Les accents de la note sont mis sur une politique de santé préventive, sur le maintien le plus longtemps possible à domicile, ainsi que sur le renforcement du rôle des aidants proches et des volontaires. Dans les situations de maintien à domicile, il est également fait appel aux technologies d’assistance. Les autres points, tout aussi importants, sont : un financement de l’aide aux personnes âgées axé sur la demande, un financement qui suit la personne, le recours unique au trajet BelRAI pour tous les secteurs, en ce compris l’harmonisation des instruments de répartition existants, la collaboration entre les soins en établissement et la première ligne, les tests concernant l’accès de différents groupes cibles aux bâtiments des maisons de repos et de soins, le développement de formes de réseaux tels que la zone de soins en établissement, où les soins en établissement et les soins résidentiels se rencontrent… La note s’intéresse aussi au décloisonnement des soins à domicile, de l’aide aux personnes âgées, de la santé mentale et de l’aide aux personnes handicapées, ainsi qu’à la manière dont ces secteurs peuvent répondre mutuellement à leurs besoins et créer des réseaux.

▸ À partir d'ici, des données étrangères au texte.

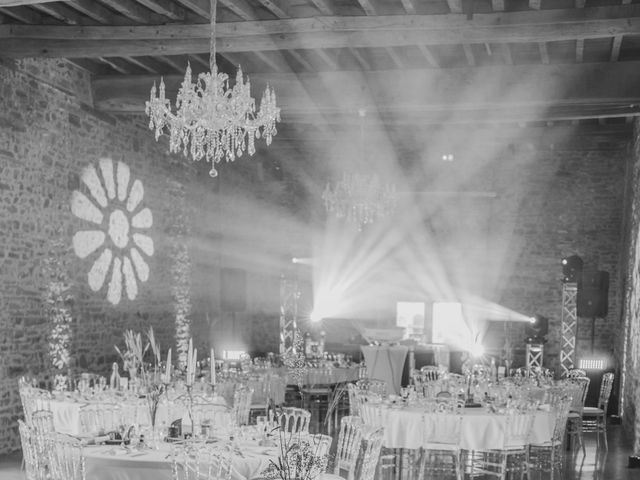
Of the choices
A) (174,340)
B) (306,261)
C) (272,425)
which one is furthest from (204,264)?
(272,425)

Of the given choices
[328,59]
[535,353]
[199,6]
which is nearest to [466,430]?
[328,59]

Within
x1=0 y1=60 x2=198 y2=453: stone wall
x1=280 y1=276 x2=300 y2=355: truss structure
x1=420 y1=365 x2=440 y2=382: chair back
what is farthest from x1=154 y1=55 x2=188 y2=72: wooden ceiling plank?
x1=280 y1=276 x2=300 y2=355: truss structure

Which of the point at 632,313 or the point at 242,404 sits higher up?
the point at 632,313

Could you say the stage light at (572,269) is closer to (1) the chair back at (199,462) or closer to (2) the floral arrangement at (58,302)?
(2) the floral arrangement at (58,302)

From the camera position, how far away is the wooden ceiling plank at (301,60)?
10109mm

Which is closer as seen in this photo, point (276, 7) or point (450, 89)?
point (276, 7)

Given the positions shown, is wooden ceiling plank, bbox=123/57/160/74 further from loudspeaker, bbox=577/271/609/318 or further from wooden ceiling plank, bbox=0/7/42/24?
loudspeaker, bbox=577/271/609/318

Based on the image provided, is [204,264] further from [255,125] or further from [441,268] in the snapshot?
[255,125]

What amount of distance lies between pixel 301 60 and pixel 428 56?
156 cm

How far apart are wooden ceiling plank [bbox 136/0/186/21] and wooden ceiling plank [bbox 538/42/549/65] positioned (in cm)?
364

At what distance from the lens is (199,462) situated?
532 cm

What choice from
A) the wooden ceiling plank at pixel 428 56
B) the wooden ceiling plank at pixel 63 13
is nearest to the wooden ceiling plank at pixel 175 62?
the wooden ceiling plank at pixel 63 13

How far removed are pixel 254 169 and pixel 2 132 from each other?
803 centimetres

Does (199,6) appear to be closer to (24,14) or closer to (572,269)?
(24,14)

Le partage des données réglé par décret

La collecte de données est réglée légalement par décret et examinée à la loupe: la partage de données se déroulera au moyen d’un dossier électronique, avec information et autorisation préalable de l’utilisateur. Ce n’est qu’après cela que les différents dispensateurs de soins pourront compléter et consulter le dossier. Ces données serviront par ailleurs d’instrument de politique dans les soins de santé.

A partir de 2015, une étude sera entamée sur les nouvelles techniques de financement susceptibles d’être utilisées. Il est possible que cela ne nécessite par d’étude préalable sur les besoins programmatiques. La note de politique explique qu’il sera vérifié comment ‘parvenir à un système uniforme, simple et transparent permettant d’enregistrer digitalement la demande’.

Afin d’assurer la continuité du service, un accord de transition a été passé, prévoyant un contrôle des prix jusqu’au 1er janvier 2015 et un financement du coût des soins (forfaits) par l’Inami jusqu’au 1er janvier 2018. Les subsides d’animation sont réévalués: à partir de 2016, un nouveau règlement sera en vigueur dans toutes les maisons de repos et de soins. Par le passé, seules les initiatives d’établissements publics et d’asbl recevaient un subside.

Un benchmarking couplé à des indicateurs de qualité

La carte de la qualité est tirée. Non seulement, le développement des indicateurs de qualité est poursuivi, mais les résultats des évaluations seront également mis en ligne. Dans la note de politique, un benchmarking est même couplé aux indicateurs de qualité. L’annonce de la création d’un Institut flamand pour la qualité et les soins est un dernier aspect à ne pas négliger dans cette nouvelle ligne politique.